Lucía aún dormía cuando, en el silencio de la mañana de sábado, un insistente timbre la sacó de su sueño. Sobresaltada, se incorporó en la cama. ¿Quién podía llamar a esa hora? No esperaba visita alguna.
Al abrir la puerta, se quedó de piedra: en el umbral estaban sus compañeras de trabajo —Carmen, Natalia y Luisa. Carmen llevaba un termo en las manos; Natalia, una caja con un pastel.
—¿Qué hacéis aquí? —exclamó Lucía, boquiabierta—. ¡Hoy es festivo!
—Por eso mismo hemos venido —contestó Carmen, entrando en el piso como si fuera su casa—. ¿Dónde está tu niña?
—Claudia está durmiendo… ¿Qué pasa?
—Nada. Prepárala y prepárate tú también. Venís con nosotras a la casa rural. No se aceptan negativas.
Lucía se quedó helada. No entendía nada. ¿Irse? ¿A una casa rural? ¿Ahora?
—Os dije en la oficina que no podía…
—Y sabemos por qué —dijo Natalia con suavidad—. Y nos da vergüenza no habernos dado cuenta antes.
Lucía palideció.
—¿De qué estáis hablando?
—Lo sabemos todo, Lucía. Que tras el divorcio criabas a tu hija sola, que tu ex no pasa la pensión, que estás desviviéndote para llevarla al colegio por primera vez, que apenas comes y, aun así, no le has dicho nada a nadie.
Lucía guardó silencio.
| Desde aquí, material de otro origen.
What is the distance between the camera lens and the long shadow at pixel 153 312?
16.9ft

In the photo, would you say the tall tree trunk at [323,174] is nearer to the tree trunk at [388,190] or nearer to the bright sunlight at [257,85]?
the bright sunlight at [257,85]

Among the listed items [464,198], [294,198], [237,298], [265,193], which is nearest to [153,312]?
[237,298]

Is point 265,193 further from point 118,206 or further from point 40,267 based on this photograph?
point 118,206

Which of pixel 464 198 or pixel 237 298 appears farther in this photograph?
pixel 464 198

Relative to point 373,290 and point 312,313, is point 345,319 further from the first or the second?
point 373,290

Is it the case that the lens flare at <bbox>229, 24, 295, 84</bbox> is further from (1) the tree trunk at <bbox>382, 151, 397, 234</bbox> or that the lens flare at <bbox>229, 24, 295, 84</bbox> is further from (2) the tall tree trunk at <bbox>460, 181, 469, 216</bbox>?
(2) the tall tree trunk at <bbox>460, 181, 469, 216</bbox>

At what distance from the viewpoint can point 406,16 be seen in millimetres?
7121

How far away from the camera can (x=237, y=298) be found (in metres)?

Un nudo le apretaba la garganta.
—No… quería quejarme. Pensé… que podría sola…
—Y lo has estado haciendo —intervino Luisa—. Pero «poder» no es lo mismo que «sobrevivir». Somos tus amigas, Lucía. Y las amigas no dejan que las amigas se ahoguen.
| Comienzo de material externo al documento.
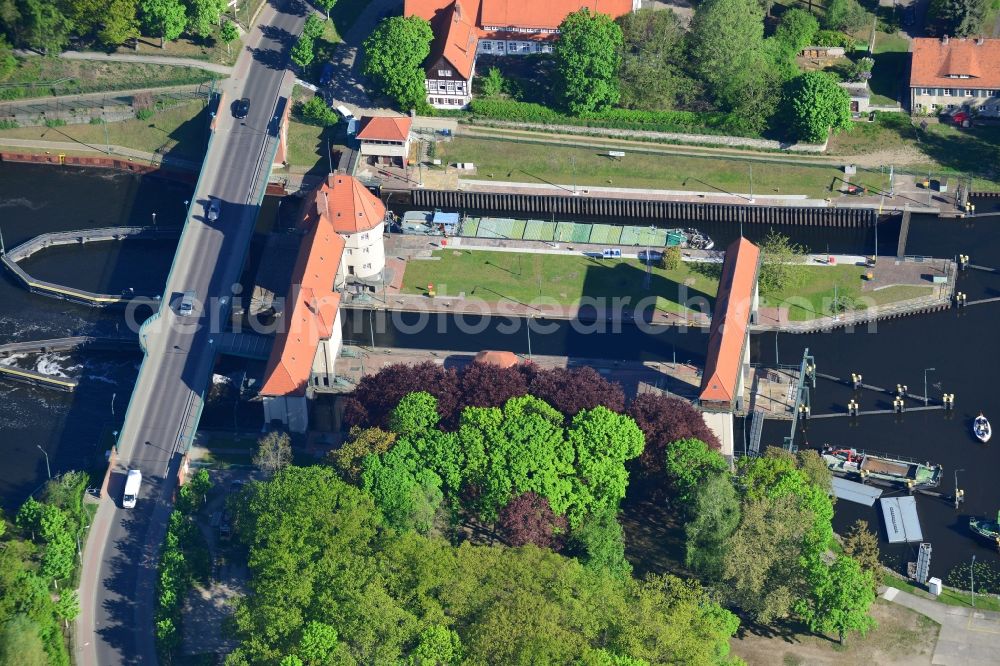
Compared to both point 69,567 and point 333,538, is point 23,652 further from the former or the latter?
point 333,538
—Lo tenemos todo organizado —continuó Carmen—. La estancia en la casa rural corre de nuestra cuenta. Nosotras pagamos la comida, el viaje, el alojamiento. Tú solo tienes que traerte a ti y a Claudia.
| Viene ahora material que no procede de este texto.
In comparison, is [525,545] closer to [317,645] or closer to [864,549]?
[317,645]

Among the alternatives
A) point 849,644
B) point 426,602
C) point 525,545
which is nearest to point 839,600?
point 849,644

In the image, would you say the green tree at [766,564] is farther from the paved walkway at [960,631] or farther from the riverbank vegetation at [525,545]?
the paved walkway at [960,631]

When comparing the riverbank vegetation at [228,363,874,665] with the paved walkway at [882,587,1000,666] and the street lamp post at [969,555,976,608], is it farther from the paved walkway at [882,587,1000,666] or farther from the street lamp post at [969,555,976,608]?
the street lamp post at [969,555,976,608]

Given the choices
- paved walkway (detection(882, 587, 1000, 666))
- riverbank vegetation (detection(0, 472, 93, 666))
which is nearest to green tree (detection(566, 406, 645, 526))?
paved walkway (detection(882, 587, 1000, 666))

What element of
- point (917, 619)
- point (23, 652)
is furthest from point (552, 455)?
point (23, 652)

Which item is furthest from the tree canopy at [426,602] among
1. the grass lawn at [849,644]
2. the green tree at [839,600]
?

Lucía bajó la mirada. Le daba vergüenza. Aceptar ayuda es difícil. Pero más difícil es ahogarse en silencio.
—Pero… ni siquiera tengo ropa…
—Nos tienes a nosotras —dijo Carmen con firmeza—. Natalia trajo ropa de su hija. Todo en buen estado. A Claudia le va de maravilla para el cole.
—También te hemos preparado material escolar —dijo Mateo, entrando en el recibidor con una bolsa—. Bolígrafos, cuadernos, álbumes. Todo lo necesario.
—No… sé qué decir…
—No digas nada —la abrazó Luisa—. Solo cree una cosa: te mereces más que dificultades. Te mereces descanso, cariño y apoyo.
Dos horas después, un autobús partió de la ciudad con el grupo de amigas. Claudia, sentada en el regazo de Lucía, abrazaba su mochila nueva. Y Lucía miraba por la ventana, apretando entre sus manos el termo de café. Por primera vez en mucho tiempo, sintió calor en el pecho.
No tuvo suerte con su marido. Pero, al parecer, tuvo una suerte increíble con la gente que la rodeaba.